I would 1) work backwards from the "ideal" case where we would be designing this for the first time, 2) deprecate routes that aren't ideal in 2.x, 3) remove deprecated routes in 3.0. If that's a path that we can follow, let's debate the merits of 1) only? What are the options?

wbeckler commented 1 year ago

Your question is about versioning, naming, and compatibility. The answer may be that the plugin architecture is not amenable to improvement, but that's not the end of the story.

The extensions framework aims to address these challenges with versioned APIs, a centralized registry, and sandboxed processes. Maybe the right way to do this would be to build the common features of AD/forecasting as a permanent extension point or as a time series extension, and then AD and forecasting would be extensions built on that extension point or extension API.

dblock commented 1 year ago

@wbeckler Are you saying "enable AD to add an extension point to the SDK"? I think we agree.

amitgalitz commented 1 year ago

@dblock After some more consideration on this proposal as a whole as we considered options such as not renaming the plugin, it looks like we be potentially moving forward with a rename. In that regards, I agree with the idea of “working backwards from the ideal case”.

In the “ideal” case there are two options that we see moving forward.

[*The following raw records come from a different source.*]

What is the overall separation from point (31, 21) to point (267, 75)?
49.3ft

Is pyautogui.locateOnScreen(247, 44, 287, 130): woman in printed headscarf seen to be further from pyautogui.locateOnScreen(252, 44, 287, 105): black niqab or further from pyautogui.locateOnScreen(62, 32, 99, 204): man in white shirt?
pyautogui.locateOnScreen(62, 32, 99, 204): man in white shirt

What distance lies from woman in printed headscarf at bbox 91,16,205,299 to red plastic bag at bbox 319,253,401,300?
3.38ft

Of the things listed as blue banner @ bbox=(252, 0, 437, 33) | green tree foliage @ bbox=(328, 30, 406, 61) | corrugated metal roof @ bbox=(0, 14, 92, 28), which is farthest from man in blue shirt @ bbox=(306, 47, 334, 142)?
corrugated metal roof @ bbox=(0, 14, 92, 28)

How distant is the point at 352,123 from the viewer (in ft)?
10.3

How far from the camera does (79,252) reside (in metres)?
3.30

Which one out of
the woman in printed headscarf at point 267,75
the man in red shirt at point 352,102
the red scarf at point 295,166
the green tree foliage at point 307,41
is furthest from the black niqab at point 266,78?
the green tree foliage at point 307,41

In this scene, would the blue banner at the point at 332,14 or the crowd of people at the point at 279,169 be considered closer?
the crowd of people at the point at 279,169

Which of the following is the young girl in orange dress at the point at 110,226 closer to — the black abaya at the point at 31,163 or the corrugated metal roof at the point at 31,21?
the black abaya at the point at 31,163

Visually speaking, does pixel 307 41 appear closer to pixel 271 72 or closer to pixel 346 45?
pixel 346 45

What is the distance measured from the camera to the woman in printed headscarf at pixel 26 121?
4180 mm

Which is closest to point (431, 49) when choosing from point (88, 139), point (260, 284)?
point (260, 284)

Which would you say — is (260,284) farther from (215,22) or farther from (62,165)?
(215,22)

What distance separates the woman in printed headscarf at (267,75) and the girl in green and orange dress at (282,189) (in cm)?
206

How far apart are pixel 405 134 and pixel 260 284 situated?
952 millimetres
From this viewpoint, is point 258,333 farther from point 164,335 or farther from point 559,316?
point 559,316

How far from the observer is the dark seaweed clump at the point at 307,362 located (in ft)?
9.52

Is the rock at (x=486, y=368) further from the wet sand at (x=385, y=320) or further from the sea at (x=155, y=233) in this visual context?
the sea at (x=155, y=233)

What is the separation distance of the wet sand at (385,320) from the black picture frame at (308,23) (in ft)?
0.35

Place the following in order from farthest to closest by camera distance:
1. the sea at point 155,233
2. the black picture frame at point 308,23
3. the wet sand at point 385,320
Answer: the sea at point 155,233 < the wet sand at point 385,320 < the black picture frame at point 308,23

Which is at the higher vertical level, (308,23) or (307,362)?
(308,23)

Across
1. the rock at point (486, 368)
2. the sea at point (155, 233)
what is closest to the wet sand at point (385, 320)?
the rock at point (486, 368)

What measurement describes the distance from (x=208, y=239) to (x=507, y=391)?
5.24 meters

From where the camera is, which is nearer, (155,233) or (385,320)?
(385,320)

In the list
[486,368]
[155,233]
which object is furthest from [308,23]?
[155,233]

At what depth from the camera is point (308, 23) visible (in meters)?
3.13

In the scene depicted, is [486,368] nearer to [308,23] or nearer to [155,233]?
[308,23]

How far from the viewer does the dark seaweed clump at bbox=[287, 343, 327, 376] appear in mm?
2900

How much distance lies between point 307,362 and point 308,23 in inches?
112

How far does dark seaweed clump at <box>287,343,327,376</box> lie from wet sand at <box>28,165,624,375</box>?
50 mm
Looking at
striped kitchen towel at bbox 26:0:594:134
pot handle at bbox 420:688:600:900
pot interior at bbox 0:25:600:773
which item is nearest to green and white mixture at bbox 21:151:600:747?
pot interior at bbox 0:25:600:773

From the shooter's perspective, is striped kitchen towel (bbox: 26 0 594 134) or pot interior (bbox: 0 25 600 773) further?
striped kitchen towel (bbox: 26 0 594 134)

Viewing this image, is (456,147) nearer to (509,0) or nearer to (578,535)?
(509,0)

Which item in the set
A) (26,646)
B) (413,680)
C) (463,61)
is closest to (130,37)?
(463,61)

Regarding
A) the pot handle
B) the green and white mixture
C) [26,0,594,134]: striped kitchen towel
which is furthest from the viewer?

Option 1 [Preferred]: If we decide to change the plugin name to something like time-series-analytics I think it makes sense to also keep a similar pattern of _plugins/<plugin_name>/... for the APIs. This means we would be going forward with new API paths of _plugins/time_series_analytics/_anomaly_detection/... and _plugins/time_series_analytics/_forecasting/.... The next step would then be to deprecate the older _plugins/_anomaly_detection in 3.0. like you mentioned.

Option 2: We can obscure the new plugin name of time_series_analytics and view it as more of a container for similar products such as anomaly detection and forecasting.

This would mean that we would go forward with _plugins/_anomaly_detection and _plugins/_forecasting. I think it can be also argued that this is the ideal solution as these are the two products within the plugin and it would make sense also for users to just view this functionality as completely separate whether or not they are packaged together, but it would break the pattern of _plugins/<plugin_name>/...

For now I am leaning towards moving to plugins/time_series_analytics/_anomaly_detection/... and _plugins/time_series_analytics/_forecasting/...

This however also even more so brings the discussion if we need to make a change on the dashboards plugin for AD. And for example if we can still show AD and forecasting on the plugin list in OSD or if its a non-negotiable must to now have time-series-analytics on there as the main plugin.

dblock commented 1 year ago

I like option 1 because it's prettier if we were restarting, however, I also don't like breaking users unnecessarily. Thus I don't see a problem with option 2. In that one _plugins/_anomaly_detection remains as is, and _plugins/_forecasting is added, which requires no deprecation and just adds something new that doesn't look bad at all. Do we really care to solve for the plugin name/api convention when the plugin contains 2 APIs? What if you re-split it in the future because someone wants to build a new forecasting plugin?

I won't lose sleep over either! You should decide what's best.